Les Délices, a Cleveland-based touring ensemble that explores the dramatic potential and emotional resonance of long-forgotten music, was founded by baroque oboist Debra Nagy in 2009. Nagy is one of North America’s leading performers on the baroque oboe who’s playing has been praised by the New York Times as “distinctly sensual…pliant, warm, and sweet.” Today Nagy is our next featured artist in “The Inside Story,” a blog series exploring the inner workings and personalities of our artists.
When did you realize that you wanted to be an artist/composer/creator?
I remember spending hours sweating away practicing Mozart in my bedroom the summer I was 14. It was the first time I remember being truly excited about music, about exploring and exploiting a world of sonic colors, about expression. It was like a switch got flipped that summer. Previously, music had been a recreation – one of many things that came easily to me. Suddenly, I was inspired to take up new and greater challenges and pursue collaborative musical experiences that I hadn’t really even been aware of before. I didn’t yet know path my future might take, but I increasingly felt the conviction that I had something to say as an artist. As a result, I felt compelled to immerse myself in as much music-making as possible – paying for my own lessons, transportation, instruments from that point forward…

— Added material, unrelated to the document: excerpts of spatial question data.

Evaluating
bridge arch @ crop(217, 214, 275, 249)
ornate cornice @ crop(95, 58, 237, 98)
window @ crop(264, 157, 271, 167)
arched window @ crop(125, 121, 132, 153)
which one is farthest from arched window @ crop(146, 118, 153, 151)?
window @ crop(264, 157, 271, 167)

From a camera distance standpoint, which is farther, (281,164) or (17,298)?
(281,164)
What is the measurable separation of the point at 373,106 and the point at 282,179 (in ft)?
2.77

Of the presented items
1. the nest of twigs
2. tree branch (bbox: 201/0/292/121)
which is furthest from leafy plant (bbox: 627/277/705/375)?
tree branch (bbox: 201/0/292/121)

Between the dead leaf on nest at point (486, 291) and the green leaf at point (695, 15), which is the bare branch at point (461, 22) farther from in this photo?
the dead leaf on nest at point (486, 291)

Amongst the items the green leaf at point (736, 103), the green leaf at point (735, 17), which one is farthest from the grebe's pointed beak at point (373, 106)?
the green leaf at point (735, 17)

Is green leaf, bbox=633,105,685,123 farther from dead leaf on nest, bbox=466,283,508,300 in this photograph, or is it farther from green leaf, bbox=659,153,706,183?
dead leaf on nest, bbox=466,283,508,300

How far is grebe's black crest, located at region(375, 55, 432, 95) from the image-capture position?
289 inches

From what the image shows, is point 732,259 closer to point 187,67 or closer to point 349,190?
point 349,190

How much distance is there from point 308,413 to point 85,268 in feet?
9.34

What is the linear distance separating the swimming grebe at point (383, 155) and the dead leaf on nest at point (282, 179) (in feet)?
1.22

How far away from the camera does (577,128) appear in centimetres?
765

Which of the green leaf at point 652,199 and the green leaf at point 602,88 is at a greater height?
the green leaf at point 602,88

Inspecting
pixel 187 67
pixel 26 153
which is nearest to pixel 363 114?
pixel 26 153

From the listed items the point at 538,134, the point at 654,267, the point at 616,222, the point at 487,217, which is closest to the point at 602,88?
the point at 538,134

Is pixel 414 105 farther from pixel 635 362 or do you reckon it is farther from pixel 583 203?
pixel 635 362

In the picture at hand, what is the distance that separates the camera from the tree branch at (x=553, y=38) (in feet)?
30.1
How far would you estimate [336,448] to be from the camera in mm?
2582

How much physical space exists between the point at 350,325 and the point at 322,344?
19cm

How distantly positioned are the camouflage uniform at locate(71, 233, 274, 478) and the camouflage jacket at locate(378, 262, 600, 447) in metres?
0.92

What is your guilty pleasure?
I absolutely love to cook –, especially for others. Besides music, cooking is my primary creative outlet. Spending the better part of a day cooking for 6-8 people is a joy for me. I enjoy cooking’s performative elements, the cultivation of technique, improvisation, and creativity in conceiving and executing a meal, but (most importantly – and, as with musical performance) I relish sharing the fruits of my labor with others in a communal experience. I don’t know that that’s a “guilty” pleasure exactly…Ok, maybe raw foods are a guilty pleasure for me. I’ll never be able to say no to a dozen oysters on the half-shell with a beautiful mignonette or an immaculately prepared steak tartare!
If you could spend creative time anywhere in the world, where would it be? And why?
Anywhere in France or Italy. There is so much great culture to appreciate – be it art, architecture, music, cuisine. I would love to spend a few weeks in a farmhouse in Normandy or cycling on country roads in Provence or spend an afternoon lolling about at a café people-watching on a piazza following a morning of fulfilling creative work.
Closer to home, I love our annual trips to the Redwoods in California – we hole up in a cabin for a few days where there’s (blissfully) crappy cell service, great wine, merciful quiet, and nature all around. It’s both a restorative and powerful environment.
What was your favorite musical moment on the album?
My favorite musical moment on the album is one that I don’t personally play! For me, there’s almost no music more beautiful than the Entrée de Polymnie from Rameau’s opera Les Boréades.
What does this album mean to you personally?
There’s so much hard work and emotional investment that goes into bringing any album to completion (from conception, to planning, to fundraising, to rehearsing and recording, to listening and editing, then returning to conception, writing, design, etc.) that each album you make feels like a major milestone/accomplishment. For Age of Indulgence (Les Délices’ 3rd album – and our first for PARMA), the album represents at least five years of work, which began when I first started to program François-André Philidor’s unusual and delightful Quartets from the Art of Modulation on our concert series back in 2011. I love that the music on this album sort of falls between the cracks. It’s not quite Baroque but we’re not yet in the Classical period either. It represents a moment of stylistic experimentation, a sort of crossroads where so much seems possible.
Is there a specific feeling you want listeners to tune into when hearing your work?
I’m obsessed with the idea that Music is language and I think a lot about declamation in these instrumental works. Whether playing violins, viols, or oboe, we’re pronouncing words – paying attention to the various sounds of consonants and the subtle shading of vowels to make a compelling argument for the beauty and value of these little-known works. Can you hear our words?